**What is expected:** The entries are to be output in full, word for word.
*** Opening of Data for analysis ***
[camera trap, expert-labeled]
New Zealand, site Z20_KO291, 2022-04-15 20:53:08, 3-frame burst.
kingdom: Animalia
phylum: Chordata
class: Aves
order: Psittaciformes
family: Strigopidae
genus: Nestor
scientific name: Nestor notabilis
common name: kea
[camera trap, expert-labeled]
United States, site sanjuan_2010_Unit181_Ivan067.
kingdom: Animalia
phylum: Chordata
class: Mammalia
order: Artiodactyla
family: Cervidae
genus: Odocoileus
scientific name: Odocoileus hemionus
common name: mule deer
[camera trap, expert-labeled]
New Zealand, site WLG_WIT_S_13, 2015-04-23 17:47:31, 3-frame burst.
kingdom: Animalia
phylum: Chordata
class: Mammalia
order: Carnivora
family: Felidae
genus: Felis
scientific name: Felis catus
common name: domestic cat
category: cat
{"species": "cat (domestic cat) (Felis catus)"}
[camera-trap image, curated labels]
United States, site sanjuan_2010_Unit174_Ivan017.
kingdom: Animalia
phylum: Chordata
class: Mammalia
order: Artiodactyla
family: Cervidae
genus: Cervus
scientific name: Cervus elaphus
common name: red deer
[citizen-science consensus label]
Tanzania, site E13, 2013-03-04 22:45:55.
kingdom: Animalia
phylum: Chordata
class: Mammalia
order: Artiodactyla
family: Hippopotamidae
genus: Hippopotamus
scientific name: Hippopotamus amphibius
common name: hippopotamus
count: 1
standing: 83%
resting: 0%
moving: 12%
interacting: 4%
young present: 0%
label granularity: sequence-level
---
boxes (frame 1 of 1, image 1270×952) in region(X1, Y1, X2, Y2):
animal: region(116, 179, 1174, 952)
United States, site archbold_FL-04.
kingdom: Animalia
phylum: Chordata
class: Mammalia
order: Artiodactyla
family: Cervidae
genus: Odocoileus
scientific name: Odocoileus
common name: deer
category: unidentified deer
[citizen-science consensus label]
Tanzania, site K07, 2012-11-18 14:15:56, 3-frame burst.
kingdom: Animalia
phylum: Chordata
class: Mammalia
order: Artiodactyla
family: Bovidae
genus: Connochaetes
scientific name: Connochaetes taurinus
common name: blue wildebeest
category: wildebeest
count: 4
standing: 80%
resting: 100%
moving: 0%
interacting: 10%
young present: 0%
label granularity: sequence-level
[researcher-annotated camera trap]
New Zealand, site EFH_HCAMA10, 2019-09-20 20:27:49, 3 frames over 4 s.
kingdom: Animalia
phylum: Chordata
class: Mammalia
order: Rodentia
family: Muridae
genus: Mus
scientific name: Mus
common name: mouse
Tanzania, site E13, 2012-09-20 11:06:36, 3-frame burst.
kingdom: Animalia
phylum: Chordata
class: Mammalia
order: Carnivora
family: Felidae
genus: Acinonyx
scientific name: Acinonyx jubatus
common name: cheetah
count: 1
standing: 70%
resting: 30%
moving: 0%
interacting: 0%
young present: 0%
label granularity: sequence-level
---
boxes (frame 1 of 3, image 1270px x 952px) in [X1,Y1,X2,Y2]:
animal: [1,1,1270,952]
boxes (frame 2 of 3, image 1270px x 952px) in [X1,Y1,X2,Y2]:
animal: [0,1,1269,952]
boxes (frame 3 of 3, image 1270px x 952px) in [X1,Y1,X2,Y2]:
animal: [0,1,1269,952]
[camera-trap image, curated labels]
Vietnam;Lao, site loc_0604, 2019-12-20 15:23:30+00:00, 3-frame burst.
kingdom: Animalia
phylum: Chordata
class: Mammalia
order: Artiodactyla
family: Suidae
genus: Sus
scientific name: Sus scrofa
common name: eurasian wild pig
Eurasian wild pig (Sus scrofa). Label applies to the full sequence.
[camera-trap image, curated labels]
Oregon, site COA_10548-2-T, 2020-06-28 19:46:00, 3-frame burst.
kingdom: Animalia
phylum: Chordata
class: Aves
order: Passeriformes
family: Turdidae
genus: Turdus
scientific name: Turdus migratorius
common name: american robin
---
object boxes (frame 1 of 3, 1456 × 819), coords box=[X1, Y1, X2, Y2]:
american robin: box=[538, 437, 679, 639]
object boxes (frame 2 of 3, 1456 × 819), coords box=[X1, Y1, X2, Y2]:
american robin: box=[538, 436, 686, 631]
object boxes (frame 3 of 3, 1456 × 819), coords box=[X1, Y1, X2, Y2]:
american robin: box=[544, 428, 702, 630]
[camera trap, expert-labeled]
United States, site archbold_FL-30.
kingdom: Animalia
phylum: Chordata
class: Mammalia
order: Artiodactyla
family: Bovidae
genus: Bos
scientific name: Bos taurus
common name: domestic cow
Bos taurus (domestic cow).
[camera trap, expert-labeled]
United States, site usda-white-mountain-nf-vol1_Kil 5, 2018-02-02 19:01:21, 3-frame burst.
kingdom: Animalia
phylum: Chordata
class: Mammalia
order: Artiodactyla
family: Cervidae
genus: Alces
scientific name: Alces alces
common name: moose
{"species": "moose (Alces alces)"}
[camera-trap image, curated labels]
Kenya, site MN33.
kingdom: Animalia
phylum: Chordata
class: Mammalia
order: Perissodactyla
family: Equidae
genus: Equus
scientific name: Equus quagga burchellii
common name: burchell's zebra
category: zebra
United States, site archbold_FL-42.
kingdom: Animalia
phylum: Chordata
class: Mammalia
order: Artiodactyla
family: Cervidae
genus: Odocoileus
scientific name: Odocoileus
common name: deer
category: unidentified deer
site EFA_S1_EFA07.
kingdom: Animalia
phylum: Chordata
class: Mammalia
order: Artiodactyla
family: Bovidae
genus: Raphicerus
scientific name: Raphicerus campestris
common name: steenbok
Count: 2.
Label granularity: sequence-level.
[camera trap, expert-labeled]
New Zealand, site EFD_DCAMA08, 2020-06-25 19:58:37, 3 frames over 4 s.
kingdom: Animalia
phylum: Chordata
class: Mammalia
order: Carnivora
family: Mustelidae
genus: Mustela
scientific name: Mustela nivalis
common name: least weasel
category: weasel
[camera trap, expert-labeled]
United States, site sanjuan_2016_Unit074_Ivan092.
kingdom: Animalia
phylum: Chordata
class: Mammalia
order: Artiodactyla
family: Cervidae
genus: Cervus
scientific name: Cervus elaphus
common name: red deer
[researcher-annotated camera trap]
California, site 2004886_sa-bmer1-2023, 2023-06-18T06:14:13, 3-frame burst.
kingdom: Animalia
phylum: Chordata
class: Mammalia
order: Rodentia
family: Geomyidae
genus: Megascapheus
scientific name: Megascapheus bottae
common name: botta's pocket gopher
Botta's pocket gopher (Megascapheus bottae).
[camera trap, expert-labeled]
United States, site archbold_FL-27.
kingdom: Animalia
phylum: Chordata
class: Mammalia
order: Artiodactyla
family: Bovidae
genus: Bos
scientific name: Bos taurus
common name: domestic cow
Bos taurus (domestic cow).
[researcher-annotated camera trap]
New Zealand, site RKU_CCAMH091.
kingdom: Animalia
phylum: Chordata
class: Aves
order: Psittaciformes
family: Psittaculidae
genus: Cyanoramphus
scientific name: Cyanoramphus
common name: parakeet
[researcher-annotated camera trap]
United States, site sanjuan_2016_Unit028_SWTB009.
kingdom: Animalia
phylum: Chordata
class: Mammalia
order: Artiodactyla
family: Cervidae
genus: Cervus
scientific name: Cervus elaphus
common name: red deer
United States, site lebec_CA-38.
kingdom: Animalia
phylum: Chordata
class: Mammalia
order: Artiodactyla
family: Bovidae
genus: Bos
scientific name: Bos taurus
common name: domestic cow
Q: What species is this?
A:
*** Close of Data for analysis ***
**Answer to the problem:**
[camera trap, expert-labeled]
New Zealand, site Z20_KO291, 2022-04-15 20:53:08, 3-frame burst.
kingdom: Animalia
phylum: Chordata
class: Aves
order: Psittaciformes
family: Strigopidae
genus: Nestor
scientific name: Nestor notabilis
common name: kea
[camera trap, expert-labeled]
United States, site sanjuan_2010_Unit181_Ivan067.
kingdom: Animalia
phylum: Chordata
class: Mammalia
order: Artiodactyla
family: Cervidae
genus: Odocoileus
scientific name: Odocoileus hemionus
common name: mule deer
[camera trap, expert-labeled]
New Zealand, site WLG_WIT_S_13, 2015-04-23 17:47:31, 3-frame burst.
kingdom: Animalia
phylum: Chordata
class: Mammalia
order: Carnivora
family: Felidae
genus: Felis
scientific name: Felis catus
common name: domestic cat
category: cat
{"species": "cat (domestic cat) (Felis catus)"}
[camera-trap image, curated labels]
United States, site sanjuan_2010_Unit174_Ivan017.
kingdom: Animalia
phylum: Chordata
class: Mammalia
order: Artiodactyla
family: Cervidae
genus: Cervus
scientific name: Cervus elaphus
common name: red deer
[citizen-science consensus label]
Tanzania, site E13, 2013-03-04 22:45:55.
kingdom: Animalia
phylum: Chordata
class: Mammalia
order: Artiodactyla
family: Hippopotamidae
genus: Hippopotamus
scientific name: Hippopotamus amphibius
common name: hippopotamus
count: 1
standing: 83%
resting: 0%
moving: 12%
interacting: 4%
young present: 0%
label granularity: sequence-level
---
boxes (frame 1 of 1, image 1270×952) in region(X1, Y1, X2, Y2):
animal: region(116, 179, 1174, 952)
United States, site archbold_FL-04.
kingdom: Animalia
phylum: Chordata
class: Mammalia
order: Artiodactyla
family: Cervidae
genus: Odocoileus
scientific name: Odocoileus
common name: deer
category: unidentified deer
[citizen-science consensus label]
Tanzania, site K07, 2012-11-18 14:15:56, 3-frame burst.
kingdom: Animalia
phylum: Chordata
class: Mammalia
order: Artiodactyla
family: Bovidae
genus: Connochaetes
scientific name: Connochaetes taurinus
common name: blue wildebeest
category: wildebeest
count: 4
standing: 80%
resting: 100%
moving: 0%
interacting: 10%
young present: 0%
label granularity: sequence-level
[researcher-annotated camera trap]
New Zealand, site EFH_HCAMA10, 2019-09-20 20:27:49, 3 frames over 4 s.
kingdom: Animalia
phylum: Chordata
class: Mammalia
order: Rodentia
family: Muridae
genus: Mus
scientific name: Mus
common name: mouse
Tanzania, site E13, 2012-09-20 11:06:36, 3-frame burst.
kingdom: Animalia
phylum: Chordata
class: Mammalia
order: Carnivora
family: Felidae
genus: Acinonyx
scientific name: Acinonyx jubatus
common name: cheetah
count: 1
standing: 70%
resting: 30%
moving: 0%
interacting: 0%
young present: 0%
label granularity: sequence-level
---
boxes (frame 1 of 3, image 1270px x 952px) in [X1,Y1,X2,Y2]:
animal: [1,1,1270,952]
boxes (frame 2 of 3, image 1270px x 952px) in [X1,Y1,X2,Y2]:
animal: [0,1,1269,952]
boxes (frame 3 of 3, image 1270px x 952px) in [X1,Y1,X2,Y2]:
animal: [0,1,1269,952]
[camera-trap image, curated labels]
Vietnam;Lao, site loc_0604, 2019-12-20 15:23:30+00:00, 3-frame burst.
kingdom: Animalia
phylum: Chordata
class: Mammalia
order: Artiodactyla
family: Suidae
genus: Sus
scientific name: Sus scrofa
common name: eurasian wild pig
Eurasian wild pig (Sus scrofa). Label applies to the full sequence.
[camera-trap image, curated labels]
Oregon, site COA_10548-2-T, 2020-06-28 19:46:00, 3-frame burst.
kingdom: Animalia
phylum: Chordata
class: Aves
order: Passeriformes
family: Turdidae
genus: Turdus
scientific name: Turdus migratorius
common name: american robin
---
object boxes (frame 1 of 3, 1456 × 819), coords box=[X1, Y1, X2, Y2]:
american robin: box=[538, 437, 679, 639]
object boxes (frame 2 of 3, 1456 × 819), coords box=[X1, Y1, X2, Y2]:
american robin: box=[538, 436, 686, 631]
object boxes (frame 3 of 3, 1456 × 819), coords box=[X1, Y1, X2, Y2]:
american robin: box=[544, 428, 702, 630]
[camera trap, expert-labeled]
United States, site archbold_FL-30.
kingdom: Animalia
phylum: Chordata
class: Mammalia
order: Artiodactyla
family: Bovidae
genus: Bos
scientific name: Bos taurus
common name: domestic cow
Bos taurus (domestic cow).
[camera trap, expert-labeled]
United States, site usda-white-mountain-nf-vol1_Kil 5, 2018-02-02 19:01:21, 3-frame burst.
kingdom: Animalia
phylum: Chordata
class: Mammalia
order: Artiodactyla
family: Cervidae
genus: Alces
scientific name: Alces alces
common name: moose
{"species": "moose (Alces alces)"}
[camera-trap image, curated labels]
Kenya, site MN33.
kingdom: Animalia
phylum: Chordata
class: Mammalia
order: Perissodactyla
family: Equidae
genus: Equus
scientific name: Equus quagga burchellii
common name: burchell's zebra
category: zebra
United States, site archbold_FL-42.
kingdom: Animalia
phylum: Chordata
class: Mammalia
order: Artiodactyla
family: Cervidae
genus: Odocoileus
scientific name: Odocoileus
common name: deer
category: unidentified deer
site EFA_S1_EFA07.
kingdom: Animalia
phylum: Chordata
class: Mammalia
order: Artiodactyla
family: Bovidae
genus: Raphicerus
scientific name: Raphicerus campestris
common name: steenbok
Count: 2.
Label granularity: sequence-level.
[camera trap, expert-labeled]
New Zealand, site EFD_DCAMA08, 2020-06-25 19:58:37, 3 frames over 4 s.
kingdom: Animalia
phylum: Chordata
class: Mammalia
order: Carnivora
family: Mustelidae
genus: Mustela
scientific name: Mustela nivalis
common name: least weasel
category: weasel
[camera trap, expert-labeled]
United States, site sanjuan_2016_Unit074_Ivan092.
kingdom: Animalia
phylum: Chordata
class: Mammalia
order: Artiodactyla
family: Cervidae
genus: Cervus
scientific name: Cervus elaphus
common name: red deer
[researcher-annotated camera trap]
California, site 2004886_sa-bmer1-2023, 2023-06-18T06:14:13, 3-frame burst.
kingdom: Animalia
phylum: Chordata
class: Mammalia
order: Rodentia
family: Geomyidae
genus: Megascapheus
scientific name: Megascapheus bottae
common name: botta's pocket gopher
Botta's pocket gopher (Megascapheus bottae).
[camera trap, expert-labeled]
United States, site archbold_FL-27.
kingdom: Animalia
phylum: Chordata
class: Mammalia
order: Artiodactyla
family: Bovidae
genus: Bos
scientific name: Bos taurus
common name: domestic cow
Bos taurus (domestic cow).
[researcher-annotated camera trap]
New Zealand, site RKU_CCAMH091.
kingdom: Animalia
phylum: Chordata
class: Aves
order: Psittaciformes
family: Psittaculidae
genus: Cyanoramphus
scientific name: Cyanoramphus
common name: parakeet
[researcher-annotated camera trap]
United States, site sanjuan_2016_Unit028_SWTB009.
kingdom: Animalia
phylum: Chordata
class: Mammalia
order: Artiodactyla
family: Cervidae
genus: Cervus
scientific name: Cervus elaphus
common name: red deer
United States, site lebec_CA-38.
kingdom: Animalia
phylum: Chordata
class: Mammalia
order: Artiodactyla
family: Bovidae
genus: Bos
scientific name: Bos taurus
common name: domestic cow
Q: What species is this?
A:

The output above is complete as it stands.